## WHAT IS BEING ASKED
Wherever "deer" occurs in the entries, copy the line that holds it.

## DATA FOR REVIEW
————

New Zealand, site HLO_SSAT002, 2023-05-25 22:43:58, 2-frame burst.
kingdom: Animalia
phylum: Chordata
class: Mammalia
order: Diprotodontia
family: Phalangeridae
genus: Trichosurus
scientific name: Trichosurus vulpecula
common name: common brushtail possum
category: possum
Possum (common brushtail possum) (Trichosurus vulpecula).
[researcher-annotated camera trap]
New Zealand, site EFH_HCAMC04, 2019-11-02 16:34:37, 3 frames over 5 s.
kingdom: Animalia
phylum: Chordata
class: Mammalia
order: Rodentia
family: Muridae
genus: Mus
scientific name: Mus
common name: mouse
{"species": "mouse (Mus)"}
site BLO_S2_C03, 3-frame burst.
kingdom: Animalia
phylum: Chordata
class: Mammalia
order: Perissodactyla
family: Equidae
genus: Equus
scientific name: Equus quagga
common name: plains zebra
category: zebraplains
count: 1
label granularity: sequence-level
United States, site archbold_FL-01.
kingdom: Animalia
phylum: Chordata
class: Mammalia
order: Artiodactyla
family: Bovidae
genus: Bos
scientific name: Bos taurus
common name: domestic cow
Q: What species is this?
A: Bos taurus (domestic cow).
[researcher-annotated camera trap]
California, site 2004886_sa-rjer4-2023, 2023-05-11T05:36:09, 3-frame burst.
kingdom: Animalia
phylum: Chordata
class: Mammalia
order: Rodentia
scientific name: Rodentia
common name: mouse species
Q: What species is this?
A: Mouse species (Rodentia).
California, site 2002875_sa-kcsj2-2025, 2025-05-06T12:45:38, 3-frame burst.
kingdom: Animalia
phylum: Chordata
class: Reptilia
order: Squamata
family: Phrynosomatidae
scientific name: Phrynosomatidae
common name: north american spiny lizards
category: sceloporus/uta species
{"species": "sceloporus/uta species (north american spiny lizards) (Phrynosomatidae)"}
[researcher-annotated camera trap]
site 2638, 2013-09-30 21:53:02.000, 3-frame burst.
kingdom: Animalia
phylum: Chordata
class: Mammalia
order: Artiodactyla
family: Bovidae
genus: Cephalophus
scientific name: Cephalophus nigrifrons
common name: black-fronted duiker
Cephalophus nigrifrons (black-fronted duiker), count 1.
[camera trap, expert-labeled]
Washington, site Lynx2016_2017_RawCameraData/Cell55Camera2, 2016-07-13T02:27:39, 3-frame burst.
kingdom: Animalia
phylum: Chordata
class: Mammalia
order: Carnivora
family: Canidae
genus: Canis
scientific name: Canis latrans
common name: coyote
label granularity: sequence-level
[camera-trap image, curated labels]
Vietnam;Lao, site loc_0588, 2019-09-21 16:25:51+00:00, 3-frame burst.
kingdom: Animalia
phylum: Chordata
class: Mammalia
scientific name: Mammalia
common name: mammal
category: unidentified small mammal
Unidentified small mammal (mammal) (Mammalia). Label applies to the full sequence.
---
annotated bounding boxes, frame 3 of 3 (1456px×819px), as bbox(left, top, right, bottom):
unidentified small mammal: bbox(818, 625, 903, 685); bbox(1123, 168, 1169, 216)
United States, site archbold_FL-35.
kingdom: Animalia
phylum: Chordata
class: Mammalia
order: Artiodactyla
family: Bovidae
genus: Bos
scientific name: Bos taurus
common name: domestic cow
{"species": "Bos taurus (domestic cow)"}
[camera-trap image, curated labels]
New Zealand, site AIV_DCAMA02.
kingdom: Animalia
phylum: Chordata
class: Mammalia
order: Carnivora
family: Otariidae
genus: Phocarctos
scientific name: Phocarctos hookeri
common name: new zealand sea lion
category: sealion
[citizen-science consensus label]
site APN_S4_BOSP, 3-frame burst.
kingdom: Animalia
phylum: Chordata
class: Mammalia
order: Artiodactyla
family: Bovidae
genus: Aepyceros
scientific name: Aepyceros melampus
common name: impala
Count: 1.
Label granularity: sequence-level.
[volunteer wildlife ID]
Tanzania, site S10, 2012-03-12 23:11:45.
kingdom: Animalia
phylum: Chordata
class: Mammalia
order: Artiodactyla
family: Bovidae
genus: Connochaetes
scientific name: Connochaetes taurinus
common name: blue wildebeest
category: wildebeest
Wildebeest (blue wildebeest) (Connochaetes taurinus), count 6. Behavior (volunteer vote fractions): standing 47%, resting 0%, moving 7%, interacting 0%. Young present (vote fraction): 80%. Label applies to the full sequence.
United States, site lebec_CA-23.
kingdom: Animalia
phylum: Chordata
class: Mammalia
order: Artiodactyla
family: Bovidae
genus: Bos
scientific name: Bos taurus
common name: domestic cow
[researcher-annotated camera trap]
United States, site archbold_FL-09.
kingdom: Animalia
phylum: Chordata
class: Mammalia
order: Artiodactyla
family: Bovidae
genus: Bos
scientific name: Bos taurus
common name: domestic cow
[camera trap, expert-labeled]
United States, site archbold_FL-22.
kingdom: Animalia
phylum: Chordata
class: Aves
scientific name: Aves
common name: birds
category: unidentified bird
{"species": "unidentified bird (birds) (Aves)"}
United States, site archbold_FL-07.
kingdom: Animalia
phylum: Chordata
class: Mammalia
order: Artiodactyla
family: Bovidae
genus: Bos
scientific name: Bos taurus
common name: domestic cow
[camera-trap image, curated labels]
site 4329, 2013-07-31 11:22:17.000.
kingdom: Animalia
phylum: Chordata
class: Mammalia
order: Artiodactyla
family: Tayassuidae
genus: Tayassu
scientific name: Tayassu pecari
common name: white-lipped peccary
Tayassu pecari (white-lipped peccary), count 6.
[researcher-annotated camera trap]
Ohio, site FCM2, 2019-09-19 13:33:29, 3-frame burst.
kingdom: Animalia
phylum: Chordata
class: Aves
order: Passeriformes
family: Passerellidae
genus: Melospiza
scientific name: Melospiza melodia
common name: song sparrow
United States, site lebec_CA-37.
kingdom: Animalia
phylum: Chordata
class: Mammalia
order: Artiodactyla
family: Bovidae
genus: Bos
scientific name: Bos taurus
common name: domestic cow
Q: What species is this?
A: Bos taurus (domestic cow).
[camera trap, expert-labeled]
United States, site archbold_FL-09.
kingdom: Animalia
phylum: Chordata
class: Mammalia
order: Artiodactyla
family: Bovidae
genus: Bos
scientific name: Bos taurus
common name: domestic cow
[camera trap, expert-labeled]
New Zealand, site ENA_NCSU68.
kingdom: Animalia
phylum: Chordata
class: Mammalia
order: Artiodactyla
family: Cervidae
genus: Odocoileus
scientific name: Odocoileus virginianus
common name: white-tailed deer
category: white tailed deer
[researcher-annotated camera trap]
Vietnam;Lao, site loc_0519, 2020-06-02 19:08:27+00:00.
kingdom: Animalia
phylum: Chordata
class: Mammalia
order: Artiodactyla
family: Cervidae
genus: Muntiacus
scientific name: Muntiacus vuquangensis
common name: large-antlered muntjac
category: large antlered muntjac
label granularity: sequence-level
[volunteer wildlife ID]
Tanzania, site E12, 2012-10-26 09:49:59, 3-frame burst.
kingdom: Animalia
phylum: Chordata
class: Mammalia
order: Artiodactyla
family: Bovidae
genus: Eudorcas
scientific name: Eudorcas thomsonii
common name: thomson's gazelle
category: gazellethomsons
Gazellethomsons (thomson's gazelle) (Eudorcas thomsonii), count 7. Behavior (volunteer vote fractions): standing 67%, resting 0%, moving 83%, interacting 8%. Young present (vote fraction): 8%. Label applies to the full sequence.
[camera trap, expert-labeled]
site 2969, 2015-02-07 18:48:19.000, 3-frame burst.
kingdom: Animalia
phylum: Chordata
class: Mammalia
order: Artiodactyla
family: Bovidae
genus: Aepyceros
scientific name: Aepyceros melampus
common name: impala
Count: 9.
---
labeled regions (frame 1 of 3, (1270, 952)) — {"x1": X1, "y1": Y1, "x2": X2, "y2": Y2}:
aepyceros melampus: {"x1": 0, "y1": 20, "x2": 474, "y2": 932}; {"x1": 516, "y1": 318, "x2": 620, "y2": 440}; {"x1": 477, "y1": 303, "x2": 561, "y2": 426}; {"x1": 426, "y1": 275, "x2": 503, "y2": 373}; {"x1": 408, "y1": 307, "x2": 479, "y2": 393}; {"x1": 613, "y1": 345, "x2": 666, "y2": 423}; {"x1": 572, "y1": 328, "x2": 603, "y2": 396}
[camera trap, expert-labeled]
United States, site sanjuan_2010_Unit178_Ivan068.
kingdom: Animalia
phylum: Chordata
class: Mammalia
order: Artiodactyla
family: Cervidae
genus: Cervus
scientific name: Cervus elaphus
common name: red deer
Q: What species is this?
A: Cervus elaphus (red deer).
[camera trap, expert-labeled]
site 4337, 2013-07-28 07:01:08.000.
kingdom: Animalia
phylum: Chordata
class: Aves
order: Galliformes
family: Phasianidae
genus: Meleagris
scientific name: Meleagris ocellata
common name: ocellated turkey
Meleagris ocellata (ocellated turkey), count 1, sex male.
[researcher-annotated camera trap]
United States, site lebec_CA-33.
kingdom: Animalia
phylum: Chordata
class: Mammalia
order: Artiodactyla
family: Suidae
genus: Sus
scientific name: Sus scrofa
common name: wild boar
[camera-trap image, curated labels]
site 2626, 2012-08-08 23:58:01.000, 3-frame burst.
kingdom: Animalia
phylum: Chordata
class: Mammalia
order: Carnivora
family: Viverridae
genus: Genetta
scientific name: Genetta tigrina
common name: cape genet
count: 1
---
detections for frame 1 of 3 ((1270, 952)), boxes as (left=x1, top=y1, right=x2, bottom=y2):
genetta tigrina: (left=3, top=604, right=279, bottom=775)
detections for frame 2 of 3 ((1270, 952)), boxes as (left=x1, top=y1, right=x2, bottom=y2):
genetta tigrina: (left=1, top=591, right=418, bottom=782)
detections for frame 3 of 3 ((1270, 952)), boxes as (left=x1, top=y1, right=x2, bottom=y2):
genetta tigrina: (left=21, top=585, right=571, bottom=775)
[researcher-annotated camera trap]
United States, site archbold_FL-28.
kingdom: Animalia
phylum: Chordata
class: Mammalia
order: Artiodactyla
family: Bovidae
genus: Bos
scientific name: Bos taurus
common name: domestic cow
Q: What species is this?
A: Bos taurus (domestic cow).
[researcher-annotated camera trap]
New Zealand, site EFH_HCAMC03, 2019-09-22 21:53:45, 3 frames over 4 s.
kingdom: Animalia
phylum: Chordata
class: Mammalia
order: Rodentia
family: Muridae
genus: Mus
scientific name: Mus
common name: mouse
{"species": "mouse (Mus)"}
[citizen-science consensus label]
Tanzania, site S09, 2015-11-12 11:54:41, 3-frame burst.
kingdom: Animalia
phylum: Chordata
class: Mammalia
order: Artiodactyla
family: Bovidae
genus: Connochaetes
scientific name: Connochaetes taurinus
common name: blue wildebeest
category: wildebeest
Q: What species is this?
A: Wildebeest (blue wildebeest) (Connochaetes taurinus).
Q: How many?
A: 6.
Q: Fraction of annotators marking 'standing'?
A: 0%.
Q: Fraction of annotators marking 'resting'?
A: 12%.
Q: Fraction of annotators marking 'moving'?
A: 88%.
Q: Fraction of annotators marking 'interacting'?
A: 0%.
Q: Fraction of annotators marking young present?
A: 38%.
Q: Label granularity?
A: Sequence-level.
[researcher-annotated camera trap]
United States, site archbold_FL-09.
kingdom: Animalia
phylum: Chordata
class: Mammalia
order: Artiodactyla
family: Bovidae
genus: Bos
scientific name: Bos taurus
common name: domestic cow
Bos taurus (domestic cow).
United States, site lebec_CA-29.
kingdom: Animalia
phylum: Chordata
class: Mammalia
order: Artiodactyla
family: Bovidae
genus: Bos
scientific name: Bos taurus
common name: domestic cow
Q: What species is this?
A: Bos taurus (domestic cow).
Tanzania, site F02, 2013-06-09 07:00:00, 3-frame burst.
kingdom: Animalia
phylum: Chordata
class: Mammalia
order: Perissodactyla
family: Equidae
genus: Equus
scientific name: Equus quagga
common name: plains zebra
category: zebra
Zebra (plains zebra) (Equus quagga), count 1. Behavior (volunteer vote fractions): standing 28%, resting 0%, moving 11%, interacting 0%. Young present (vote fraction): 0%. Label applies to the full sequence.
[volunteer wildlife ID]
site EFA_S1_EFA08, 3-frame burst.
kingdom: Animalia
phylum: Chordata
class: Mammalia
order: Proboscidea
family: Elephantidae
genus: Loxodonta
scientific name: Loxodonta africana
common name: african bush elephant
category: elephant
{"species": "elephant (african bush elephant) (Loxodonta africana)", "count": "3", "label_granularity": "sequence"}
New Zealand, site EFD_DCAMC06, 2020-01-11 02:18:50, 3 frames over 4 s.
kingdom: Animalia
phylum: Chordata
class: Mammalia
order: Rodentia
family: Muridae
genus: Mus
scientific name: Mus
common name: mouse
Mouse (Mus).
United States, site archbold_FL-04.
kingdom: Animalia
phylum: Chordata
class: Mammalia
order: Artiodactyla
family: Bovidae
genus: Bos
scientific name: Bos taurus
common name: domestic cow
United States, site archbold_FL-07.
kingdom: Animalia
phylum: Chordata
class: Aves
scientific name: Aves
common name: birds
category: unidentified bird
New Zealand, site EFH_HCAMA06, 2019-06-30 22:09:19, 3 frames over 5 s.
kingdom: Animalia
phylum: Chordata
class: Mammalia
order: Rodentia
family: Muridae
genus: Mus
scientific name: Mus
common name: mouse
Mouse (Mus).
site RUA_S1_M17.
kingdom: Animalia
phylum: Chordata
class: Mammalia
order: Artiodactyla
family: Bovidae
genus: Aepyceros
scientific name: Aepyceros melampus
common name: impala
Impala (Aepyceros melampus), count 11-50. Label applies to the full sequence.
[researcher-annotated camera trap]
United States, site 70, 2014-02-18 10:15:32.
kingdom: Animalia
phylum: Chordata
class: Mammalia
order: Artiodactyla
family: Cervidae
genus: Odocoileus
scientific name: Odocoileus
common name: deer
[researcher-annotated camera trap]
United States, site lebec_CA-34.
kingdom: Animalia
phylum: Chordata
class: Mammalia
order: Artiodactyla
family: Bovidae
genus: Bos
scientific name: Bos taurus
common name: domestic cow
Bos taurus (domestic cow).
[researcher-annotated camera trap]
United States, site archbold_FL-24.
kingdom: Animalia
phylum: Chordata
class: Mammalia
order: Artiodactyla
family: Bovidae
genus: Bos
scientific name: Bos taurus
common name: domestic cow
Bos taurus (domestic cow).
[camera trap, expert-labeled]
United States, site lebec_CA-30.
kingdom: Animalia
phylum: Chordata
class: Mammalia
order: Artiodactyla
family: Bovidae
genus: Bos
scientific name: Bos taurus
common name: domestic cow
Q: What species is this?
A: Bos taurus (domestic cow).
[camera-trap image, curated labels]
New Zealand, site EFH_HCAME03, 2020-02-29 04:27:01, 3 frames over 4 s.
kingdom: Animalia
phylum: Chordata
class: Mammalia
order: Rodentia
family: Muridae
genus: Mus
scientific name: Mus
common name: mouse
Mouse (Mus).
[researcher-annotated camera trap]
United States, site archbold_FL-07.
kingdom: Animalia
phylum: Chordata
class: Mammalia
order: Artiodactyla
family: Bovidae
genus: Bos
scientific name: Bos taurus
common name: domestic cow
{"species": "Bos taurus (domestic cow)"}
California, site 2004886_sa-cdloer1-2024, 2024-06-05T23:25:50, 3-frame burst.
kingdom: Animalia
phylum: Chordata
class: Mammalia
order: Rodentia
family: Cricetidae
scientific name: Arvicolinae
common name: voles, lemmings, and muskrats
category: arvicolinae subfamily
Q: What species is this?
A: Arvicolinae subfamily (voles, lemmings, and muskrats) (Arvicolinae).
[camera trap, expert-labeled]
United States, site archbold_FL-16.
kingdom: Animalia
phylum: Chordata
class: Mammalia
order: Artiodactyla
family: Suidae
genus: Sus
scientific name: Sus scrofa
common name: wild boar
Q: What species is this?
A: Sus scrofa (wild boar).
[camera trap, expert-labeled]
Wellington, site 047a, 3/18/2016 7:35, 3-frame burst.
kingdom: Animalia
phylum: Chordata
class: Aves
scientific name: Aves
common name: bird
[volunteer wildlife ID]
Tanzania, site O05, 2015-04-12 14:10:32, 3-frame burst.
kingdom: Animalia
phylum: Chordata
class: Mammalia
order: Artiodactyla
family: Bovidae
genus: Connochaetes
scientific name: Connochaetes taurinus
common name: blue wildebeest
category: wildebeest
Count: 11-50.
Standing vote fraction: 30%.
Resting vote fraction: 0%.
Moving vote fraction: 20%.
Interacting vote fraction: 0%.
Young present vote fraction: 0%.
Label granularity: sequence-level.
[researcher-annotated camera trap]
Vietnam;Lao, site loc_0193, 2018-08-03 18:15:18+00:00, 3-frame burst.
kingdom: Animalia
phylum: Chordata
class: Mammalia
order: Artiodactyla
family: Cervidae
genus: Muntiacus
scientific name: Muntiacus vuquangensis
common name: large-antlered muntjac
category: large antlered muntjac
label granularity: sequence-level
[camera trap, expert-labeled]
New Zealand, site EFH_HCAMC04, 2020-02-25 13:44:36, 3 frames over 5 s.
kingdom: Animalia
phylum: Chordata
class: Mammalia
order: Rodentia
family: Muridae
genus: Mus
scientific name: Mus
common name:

————

## OUTPUT OF THE EXERCISE
common name: white-tailed deer
category: white tailed deer
common name: red deer
A: Cervus elaphus (red deer).
common name: deer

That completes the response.